>> begin

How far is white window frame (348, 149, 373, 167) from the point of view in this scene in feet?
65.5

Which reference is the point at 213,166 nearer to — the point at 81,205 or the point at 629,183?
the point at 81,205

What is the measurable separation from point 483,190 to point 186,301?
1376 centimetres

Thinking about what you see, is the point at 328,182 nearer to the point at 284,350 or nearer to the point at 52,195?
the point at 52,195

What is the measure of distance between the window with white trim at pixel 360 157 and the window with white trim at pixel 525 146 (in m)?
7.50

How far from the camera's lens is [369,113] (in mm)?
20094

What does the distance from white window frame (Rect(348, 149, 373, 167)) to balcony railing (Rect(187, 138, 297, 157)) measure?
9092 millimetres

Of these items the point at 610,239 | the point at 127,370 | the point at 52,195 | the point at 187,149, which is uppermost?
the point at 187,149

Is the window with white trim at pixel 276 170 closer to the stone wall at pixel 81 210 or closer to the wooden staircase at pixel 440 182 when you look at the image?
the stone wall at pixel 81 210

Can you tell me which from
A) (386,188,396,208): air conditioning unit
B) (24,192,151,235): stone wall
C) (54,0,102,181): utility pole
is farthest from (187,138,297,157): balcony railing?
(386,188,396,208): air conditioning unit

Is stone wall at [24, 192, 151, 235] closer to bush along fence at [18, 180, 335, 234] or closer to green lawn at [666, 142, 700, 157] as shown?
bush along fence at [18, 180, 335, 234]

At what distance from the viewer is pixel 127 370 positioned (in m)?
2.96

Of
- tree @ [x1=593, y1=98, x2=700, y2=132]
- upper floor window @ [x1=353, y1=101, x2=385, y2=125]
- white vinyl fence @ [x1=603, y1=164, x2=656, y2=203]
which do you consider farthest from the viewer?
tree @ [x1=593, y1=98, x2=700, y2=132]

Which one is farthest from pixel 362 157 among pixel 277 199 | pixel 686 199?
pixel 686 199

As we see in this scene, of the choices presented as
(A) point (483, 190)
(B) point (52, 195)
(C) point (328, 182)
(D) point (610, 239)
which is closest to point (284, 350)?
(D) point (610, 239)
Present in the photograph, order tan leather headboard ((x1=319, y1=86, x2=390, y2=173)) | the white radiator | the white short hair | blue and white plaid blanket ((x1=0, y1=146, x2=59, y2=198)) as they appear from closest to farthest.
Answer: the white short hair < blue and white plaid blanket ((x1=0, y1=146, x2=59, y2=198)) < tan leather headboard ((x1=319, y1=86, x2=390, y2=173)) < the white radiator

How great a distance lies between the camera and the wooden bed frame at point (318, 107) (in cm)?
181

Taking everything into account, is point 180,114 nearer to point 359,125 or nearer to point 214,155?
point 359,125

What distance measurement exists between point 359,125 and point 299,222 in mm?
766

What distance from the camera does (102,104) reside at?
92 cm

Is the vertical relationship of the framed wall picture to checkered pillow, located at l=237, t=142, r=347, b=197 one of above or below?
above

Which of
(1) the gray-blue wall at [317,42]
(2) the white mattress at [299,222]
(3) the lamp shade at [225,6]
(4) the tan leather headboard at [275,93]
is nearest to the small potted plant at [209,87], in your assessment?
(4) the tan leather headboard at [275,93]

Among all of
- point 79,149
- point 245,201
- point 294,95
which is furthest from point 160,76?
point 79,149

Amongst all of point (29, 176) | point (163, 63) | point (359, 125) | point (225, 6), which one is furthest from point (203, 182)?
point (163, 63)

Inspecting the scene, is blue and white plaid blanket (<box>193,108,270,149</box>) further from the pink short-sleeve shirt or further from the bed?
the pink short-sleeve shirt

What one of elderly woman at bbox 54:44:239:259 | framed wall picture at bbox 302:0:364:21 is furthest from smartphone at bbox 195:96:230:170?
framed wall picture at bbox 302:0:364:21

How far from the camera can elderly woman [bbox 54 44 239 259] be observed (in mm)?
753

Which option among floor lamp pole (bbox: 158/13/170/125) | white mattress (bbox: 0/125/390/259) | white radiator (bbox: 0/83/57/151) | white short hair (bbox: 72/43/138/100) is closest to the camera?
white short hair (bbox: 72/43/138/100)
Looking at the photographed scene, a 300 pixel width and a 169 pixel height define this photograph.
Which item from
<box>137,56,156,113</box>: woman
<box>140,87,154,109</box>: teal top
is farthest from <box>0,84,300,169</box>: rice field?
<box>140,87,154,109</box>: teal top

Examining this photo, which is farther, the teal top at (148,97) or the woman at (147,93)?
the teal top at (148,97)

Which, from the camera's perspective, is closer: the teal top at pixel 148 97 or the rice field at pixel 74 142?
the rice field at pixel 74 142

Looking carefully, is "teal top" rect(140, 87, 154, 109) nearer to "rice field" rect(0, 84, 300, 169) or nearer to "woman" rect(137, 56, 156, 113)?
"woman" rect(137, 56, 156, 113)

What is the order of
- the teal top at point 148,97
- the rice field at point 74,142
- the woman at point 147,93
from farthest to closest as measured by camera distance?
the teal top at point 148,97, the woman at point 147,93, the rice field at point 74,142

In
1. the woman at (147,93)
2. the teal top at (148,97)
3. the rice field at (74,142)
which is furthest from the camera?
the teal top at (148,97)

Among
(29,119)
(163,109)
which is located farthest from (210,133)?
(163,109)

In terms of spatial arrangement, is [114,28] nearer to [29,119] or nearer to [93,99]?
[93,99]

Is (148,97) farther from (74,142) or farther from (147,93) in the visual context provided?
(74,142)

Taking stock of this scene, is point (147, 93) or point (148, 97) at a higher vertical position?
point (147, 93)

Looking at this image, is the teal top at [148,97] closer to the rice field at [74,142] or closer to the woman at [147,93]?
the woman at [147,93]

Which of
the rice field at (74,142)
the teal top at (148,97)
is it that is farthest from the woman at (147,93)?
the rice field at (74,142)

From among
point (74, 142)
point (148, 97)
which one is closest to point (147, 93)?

>> end

• Task prompt: Write out the complete set of records exactly as given.

• Task response:
How far is white window frame (348, 149, 373, 167) from the point of view in this scene in feet?
65.5

Which reference is the point at 213,166 nearer to — the point at 81,205 or the point at 629,183?
the point at 81,205

What is the measurable separation from point 483,190 to point 186,301?
1376 centimetres

Thinking about what you see, is the point at 328,182 nearer to the point at 284,350 or nearer to the point at 52,195?
the point at 52,195

What is the measure of distance between the window with white trim at pixel 360 157 and the window with white trim at pixel 525 146 (in m)?
7.50

How far from the camera's lens is [369,113] (in mm)?
20094

What does the distance from white window frame (Rect(348, 149, 373, 167)) to balcony railing (Rect(187, 138, 297, 157)) measure?
9092 millimetres

Of these items the point at 610,239 | the point at 127,370 | the point at 52,195 | the point at 187,149, which is uppermost?
the point at 187,149

Is the window with white trim at pixel 276 170 closer to the stone wall at pixel 81 210 or closer to the wooden staircase at pixel 440 182 when you look at the image?
the stone wall at pixel 81 210

Can you tell me which from
A) (386,188,396,208): air conditioning unit
B) (24,192,151,235): stone wall
C) (54,0,102,181): utility pole
is farthest from (187,138,297,157): balcony railing?
(386,188,396,208): air conditioning unit

Is stone wall at [24, 192, 151, 235] closer to bush along fence at [18, 180, 335, 234] or closer to green lawn at [666, 142, 700, 157] as shown?
bush along fence at [18, 180, 335, 234]

At what distance from the viewer is pixel 127 370 positioned (in m)?
2.96

Of
- tree @ [x1=593, y1=98, x2=700, y2=132]
- upper floor window @ [x1=353, y1=101, x2=385, y2=125]
- white vinyl fence @ [x1=603, y1=164, x2=656, y2=203]
which do you consider farthest from the viewer?
tree @ [x1=593, y1=98, x2=700, y2=132]

Which one is farthest from pixel 362 157 among pixel 277 199 | pixel 686 199?
pixel 686 199

As we see in this scene, of the choices presented as
(A) point (483, 190)
(B) point (52, 195)
(C) point (328, 182)
(D) point (610, 239)
which is closest to point (284, 350)?
(D) point (610, 239)
Present in the photograph, order tan leather headboard ((x1=319, y1=86, x2=390, y2=173)) | the white radiator | the white short hair | blue and white plaid blanket ((x1=0, y1=146, x2=59, y2=198)) as they appear from closest to farthest.
Answer: the white short hair < blue and white plaid blanket ((x1=0, y1=146, x2=59, y2=198)) < tan leather headboard ((x1=319, y1=86, x2=390, y2=173)) < the white radiator

How great a distance lies between the camera and the wooden bed frame at point (318, 107) (in cm)?
181

Taking everything into account, is point 180,114 nearer to point 359,125 or nearer to point 214,155?
point 359,125

What distance measurement exists between point 359,125 and point 299,222 in mm?
766

What distance from the camera does (102,104) reside at?
92 cm

Is the vertical relationship of the framed wall picture to checkered pillow, located at l=237, t=142, r=347, b=197 one of above or below?
above

Which of
(1) the gray-blue wall at [317,42]
(2) the white mattress at [299,222]
(3) the lamp shade at [225,6]
(4) the tan leather headboard at [275,93]
is nearest to the small potted plant at [209,87], in your assessment?
(4) the tan leather headboard at [275,93]

Among all of
- point 79,149
- point 245,201
- point 294,95
which is furthest from point 160,76?
point 79,149

Amongst all of point (29, 176) | point (163, 63) | point (359, 125) | point (225, 6), which one is furthest from point (203, 182)?
point (163, 63)

Inspecting the scene, is blue and white plaid blanket (<box>193,108,270,149</box>) further from the pink short-sleeve shirt or further from the bed?
the pink short-sleeve shirt

What one of elderly woman at bbox 54:44:239:259 | framed wall picture at bbox 302:0:364:21 is furthest from smartphone at bbox 195:96:230:170?
framed wall picture at bbox 302:0:364:21

How far from the camera can elderly woman [bbox 54 44 239 259] be observed (in mm)?
753

Which option among floor lamp pole (bbox: 158/13/170/125) | white mattress (bbox: 0/125/390/259) | white radiator (bbox: 0/83/57/151) | white short hair (bbox: 72/43/138/100) is closest to the camera?
white short hair (bbox: 72/43/138/100)
Looking at the photographed scene, a 300 pixel width and a 169 pixel height define this photograph.
Which item from
<box>137,56,156,113</box>: woman
<box>140,87,154,109</box>: teal top
is farthest from <box>0,84,300,169</box>: rice field?
<box>140,87,154,109</box>: teal top

Examining this photo, which is farther, the teal top at (148,97) or the woman at (147,93)?
the teal top at (148,97)

Which, from the camera's perspective, is closer: the teal top at pixel 148 97 or the rice field at pixel 74 142?
the rice field at pixel 74 142

Looking carefully, is "teal top" rect(140, 87, 154, 109) nearer to "rice field" rect(0, 84, 300, 169) or nearer to "woman" rect(137, 56, 156, 113)?
"woman" rect(137, 56, 156, 113)

What is the order of
- the teal top at point 148,97
- the rice field at point 74,142
- the woman at point 147,93
from farthest to closest as measured by camera distance?
the teal top at point 148,97, the woman at point 147,93, the rice field at point 74,142

In
1. the woman at (147,93)
2. the teal top at (148,97)
3. the rice field at (74,142)
which is furthest from the camera?
the teal top at (148,97)

Among
(29,119)
(163,109)
which is located farthest from (210,133)?
(163,109)

In terms of spatial arrangement, is [114,28] nearer to [29,119] or nearer to [93,99]?
[93,99]

Is (148,97) farther from (74,142) or farther from (147,93) in the visual context provided?
(74,142)

Taking stock of this scene, is point (147, 93) or point (148, 97) at a higher vertical position?
point (147, 93)

Looking at this image, is the teal top at [148,97] closer to the rice field at [74,142] or closer to the woman at [147,93]?
the woman at [147,93]

Which of
the rice field at (74,142)
the teal top at (148,97)
is it that is farthest from the woman at (147,93)?
the rice field at (74,142)

From among
point (74, 142)
point (148, 97)
which one is closest to point (147, 93)?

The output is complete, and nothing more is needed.